Towards True Detail Restoration for Super-Resolution: A Benchmark and a Quality Metric
This addresses the issue of detail accuracy in super-resolution for applications requiring reliable object identification, though it is incremental as it builds on existing SR research.
The authors tackled the problem of super-resolution models incorrectly restoring details like digits or faces, which can cause errors in object detection, by developing a benchmark based on a video dataset to assess 32 recent models and creating an objective quality metric that outperforms others in correlating with subjective scores.

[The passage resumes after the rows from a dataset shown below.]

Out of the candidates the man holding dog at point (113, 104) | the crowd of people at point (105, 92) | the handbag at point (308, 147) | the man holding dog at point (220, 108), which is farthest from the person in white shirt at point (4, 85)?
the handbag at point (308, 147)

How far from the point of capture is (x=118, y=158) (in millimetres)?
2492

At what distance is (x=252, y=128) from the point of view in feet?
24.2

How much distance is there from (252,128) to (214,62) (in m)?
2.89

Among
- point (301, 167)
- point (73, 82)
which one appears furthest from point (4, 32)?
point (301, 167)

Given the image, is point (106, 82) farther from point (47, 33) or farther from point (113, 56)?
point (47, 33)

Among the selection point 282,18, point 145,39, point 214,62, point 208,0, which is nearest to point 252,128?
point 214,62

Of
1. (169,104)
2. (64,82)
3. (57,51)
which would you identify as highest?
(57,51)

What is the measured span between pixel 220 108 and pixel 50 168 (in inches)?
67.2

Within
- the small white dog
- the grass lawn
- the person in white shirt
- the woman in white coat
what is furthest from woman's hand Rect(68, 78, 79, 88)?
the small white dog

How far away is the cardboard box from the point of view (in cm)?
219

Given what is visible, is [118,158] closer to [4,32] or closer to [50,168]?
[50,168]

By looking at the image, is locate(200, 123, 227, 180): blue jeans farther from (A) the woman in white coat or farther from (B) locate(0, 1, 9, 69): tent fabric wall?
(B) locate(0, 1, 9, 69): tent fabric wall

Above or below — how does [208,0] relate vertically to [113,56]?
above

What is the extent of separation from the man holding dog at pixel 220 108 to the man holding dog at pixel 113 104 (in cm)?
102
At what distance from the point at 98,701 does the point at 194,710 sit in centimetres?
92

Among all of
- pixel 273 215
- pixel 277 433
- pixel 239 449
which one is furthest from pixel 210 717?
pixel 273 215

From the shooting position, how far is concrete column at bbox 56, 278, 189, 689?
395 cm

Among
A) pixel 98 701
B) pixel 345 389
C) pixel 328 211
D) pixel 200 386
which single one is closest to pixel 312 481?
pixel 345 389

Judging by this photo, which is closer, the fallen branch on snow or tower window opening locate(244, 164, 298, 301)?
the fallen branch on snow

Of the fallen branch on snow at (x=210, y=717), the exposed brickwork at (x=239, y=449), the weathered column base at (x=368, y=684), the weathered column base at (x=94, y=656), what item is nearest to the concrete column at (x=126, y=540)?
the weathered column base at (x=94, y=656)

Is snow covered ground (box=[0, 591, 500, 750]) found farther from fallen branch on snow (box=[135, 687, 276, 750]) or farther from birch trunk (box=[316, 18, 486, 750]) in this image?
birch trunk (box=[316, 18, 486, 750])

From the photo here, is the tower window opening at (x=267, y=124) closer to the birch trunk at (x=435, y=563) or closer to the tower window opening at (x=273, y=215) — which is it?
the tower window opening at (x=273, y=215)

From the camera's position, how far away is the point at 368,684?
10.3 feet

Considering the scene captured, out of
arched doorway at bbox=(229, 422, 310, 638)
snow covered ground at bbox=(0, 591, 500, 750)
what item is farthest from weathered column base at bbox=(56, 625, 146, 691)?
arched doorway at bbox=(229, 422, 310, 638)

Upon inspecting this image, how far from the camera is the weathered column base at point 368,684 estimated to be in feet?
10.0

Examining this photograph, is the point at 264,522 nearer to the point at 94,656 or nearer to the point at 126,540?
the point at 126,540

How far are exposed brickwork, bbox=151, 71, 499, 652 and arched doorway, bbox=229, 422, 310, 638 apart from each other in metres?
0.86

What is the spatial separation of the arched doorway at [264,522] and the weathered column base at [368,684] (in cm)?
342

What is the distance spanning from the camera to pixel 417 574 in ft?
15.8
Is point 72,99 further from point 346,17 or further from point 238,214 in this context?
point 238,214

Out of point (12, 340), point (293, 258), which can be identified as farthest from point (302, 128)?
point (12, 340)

Super-resolution (SR) has become a widely researched topic in recent years. SR methods can improve overall image and video quality and create new possibilities for further content analysis. But the SR mainstream focuses primarily on increasing the naturalness of the resulting image despite potentially losing context accuracy. Such methods may produce an incorrect digit, character, face, or other structural object even though they otherwise yield good visual quality. Incorrect detail restoration can cause errors when detecting and identifying objects both manually and automatically. To analyze the detail-restoration capabilities of image and video SR models, we developed a benchmark based on our own video dataset, which contains complex patterns that SR models generally fail to correctly restore. We assessed 32 recent SR models using our benchmark and compared their ability to preserve scene context. We also conducted a crowd-sourced comparison of restored details and developed an objective assessment metric that outperforms other quality metrics by correlation with subjective scores for this task. In conclusion, we provide a deep analysis of benchmark results that yields insights for future SR-based work.